FROM RELIEF TO DEVELOPMENT
Since 1986, PFD has worked with a wide range of communities throughout the world to improve the lives of the vulnerable and underserved. Its initial work as an emergency response organization began with providing grant management services to Action Contre la Faim (Action Against Hunger) for projects in Sudan, Liberia, Ethiopia and Sierra Leone. Beginning as an independent organization in 1992, PFD now focuses on providing sustainable, community-driven longer term development programs.
With its local partners, PFD has addressed issues relating to poverty, malnutrition, and preventable diseases through integrated activities in public health, safe drinking water and sanitation, secure livelihoods, and agricultural development. All PFD programs emphasize local partner participation through training programs, provision of technical assistance, and enhancement of non-governmental organization capabilities.
PFD efforts, therefore, have been distinguished by not only what we do but how we do it. Specific program strategies and tools developed over the years include:
- Capacity building of NGOs and Community-based organizations;
- Selection, training , supervision , and evaluation of village level workers;
- Micro-credit and village banking integrated with reproductive health and nutrition training;
- Empowerment of women;
- Development and marketing of tools for village and community surveys;
- Applied and operations research;
- Providing advice to Governments on sectoral implementation and planning;
- Disseminating innovative technologies such as hammock nets and bike driven water pumps in Cambodia, and a “chit system" for service provision;
- Establishing "Kids Clubs" for HIV-afflicted children and orphans
- Improving food security and nutrition
Throughout its existence, PFD has enjoyed a wide range of donor support for its work. PFD is recognized by the U.S. government to be a private, non-sectarian, charitable organization under Section 501(c)(3) of the Internal Revenue Code.

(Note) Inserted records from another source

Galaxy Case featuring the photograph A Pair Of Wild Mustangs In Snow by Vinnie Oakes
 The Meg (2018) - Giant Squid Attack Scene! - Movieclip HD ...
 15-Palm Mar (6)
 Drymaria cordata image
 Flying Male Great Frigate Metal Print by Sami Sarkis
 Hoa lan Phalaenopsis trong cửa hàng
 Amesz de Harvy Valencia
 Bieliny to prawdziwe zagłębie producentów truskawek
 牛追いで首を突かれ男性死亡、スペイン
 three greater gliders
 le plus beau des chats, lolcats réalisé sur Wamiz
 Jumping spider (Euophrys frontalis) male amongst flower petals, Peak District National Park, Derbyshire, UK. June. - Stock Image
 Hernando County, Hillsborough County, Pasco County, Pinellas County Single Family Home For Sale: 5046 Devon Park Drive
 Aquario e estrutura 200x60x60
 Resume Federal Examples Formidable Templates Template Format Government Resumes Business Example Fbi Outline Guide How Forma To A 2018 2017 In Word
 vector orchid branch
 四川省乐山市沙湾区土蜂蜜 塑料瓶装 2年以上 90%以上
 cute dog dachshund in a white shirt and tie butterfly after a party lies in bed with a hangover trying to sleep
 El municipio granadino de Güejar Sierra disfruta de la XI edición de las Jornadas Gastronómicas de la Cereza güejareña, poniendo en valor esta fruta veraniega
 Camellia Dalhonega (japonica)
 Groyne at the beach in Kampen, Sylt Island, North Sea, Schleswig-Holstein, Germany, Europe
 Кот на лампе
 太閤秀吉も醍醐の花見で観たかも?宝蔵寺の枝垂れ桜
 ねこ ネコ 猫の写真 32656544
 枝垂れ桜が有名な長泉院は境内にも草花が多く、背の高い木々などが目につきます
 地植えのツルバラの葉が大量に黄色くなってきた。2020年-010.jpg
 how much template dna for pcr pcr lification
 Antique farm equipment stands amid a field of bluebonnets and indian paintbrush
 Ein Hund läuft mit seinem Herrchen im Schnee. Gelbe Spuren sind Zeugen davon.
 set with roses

It is a registered and accredited organization with the US Agency for International Development and the US Department of Agriculture. These major US government donors have repeatedly demonstrated their confidence in PFD’s program approaches and competency.
PFD has won competitive awards from International entities including the Global Fund for AIDS, Tuberculosis and Malaria, the Canadian International Development Agency, the Australian Agency for International Development, the UN Fund for Population Activities, and others. Further support has been granted by private foundations and individual donors. In addition, PFD staff and Trustees have successfully established funding partnerships and program links with the European Union and two EU member countries, Poland and France. PFD is a legally recognized entity in each country in which it works. It is also a Guide Star- registered organization.
WHAT WE STAND FOR
PFD’s mission is to work with underserved populations in developing countries to improve quality of life. The central criterion for assistance is need, without regard to race, religion, age, sex, or ethnic group. We work in a manner such that local partners help design, implement, and assess programs to the greatest degree possible. This approach of collaborating with local counterparts leads to skill-development in key areas.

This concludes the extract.